In the early ‘60s, Mick Jagger wanted British guitarist Mike Cooper for a band he was starting — a band that would go on to be the Rolling Stones — but Cooper had his eyes on a different path, one that has found him incorporating blues, folk, pop, progressive jazz, and exotica into his songs for 40 years.
Cooper’s work has been hard to get a hold on, and long hard to get a hold of, but the crew at Paradise of Bachelors, folks who’ve helped bring to light underexposed gems from genre-defying misfits like Chance and the Red Rippers, have shined a light on some of Cooper’s key albums, 1970’s Trout Steel, 71’s The Places I Know, and ‘72’s The Machine Gun Co. with Mike Cooper, the latter two packaged together in the double album format Cooper originally intended.
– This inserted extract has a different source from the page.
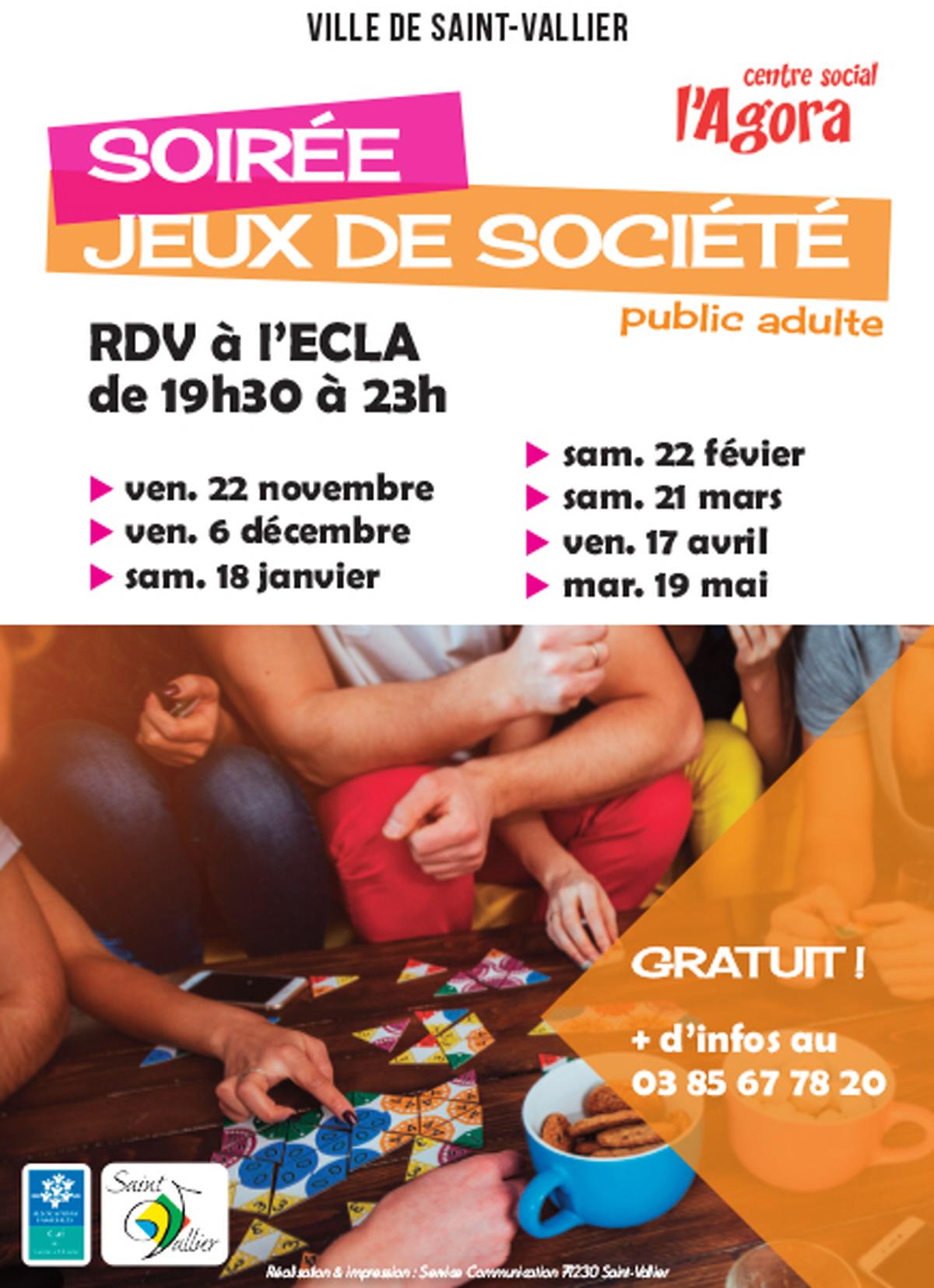Soiree Jeux De Societe : Rencontre, Conference A Saint Vallier serapportantà Jeux Societe Gratuit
The albums — and his upcoming collaborative LP with Steve Gunn, due later this year on RVNG Intl. — showcase the work of a unique artist, one whose songcraft is always bolstered by relentless experimentation. Cooper answered Aquarium Drunkard’s questions from Rome, Italy. Like his songs, his answers are detailed, wry, and unexpected.
Mike Cooper :: The Singing Tree
Aquarium Drunkard: I want to start by asking you about the title of Trout Steel, which references Richard Brautigan’s Trout Fishing in America. How did you become familiar with the book?
Mike Cooper: I was in my 30s by the time I made these records -- the point being that I was pretty well “worldly” by then. I had travelled and read extensively. I was reading Garcîa Lorca at the same time for instance, as well as Gurdjieff and Brautigan. I had gone through the “beats” as they happened, not retrospectively. I have a feeling someone in Spain recommended Brautigan to me. I had ex-pat artist friends there... both English and American. One of them suggested I might like Brautigan, maybe?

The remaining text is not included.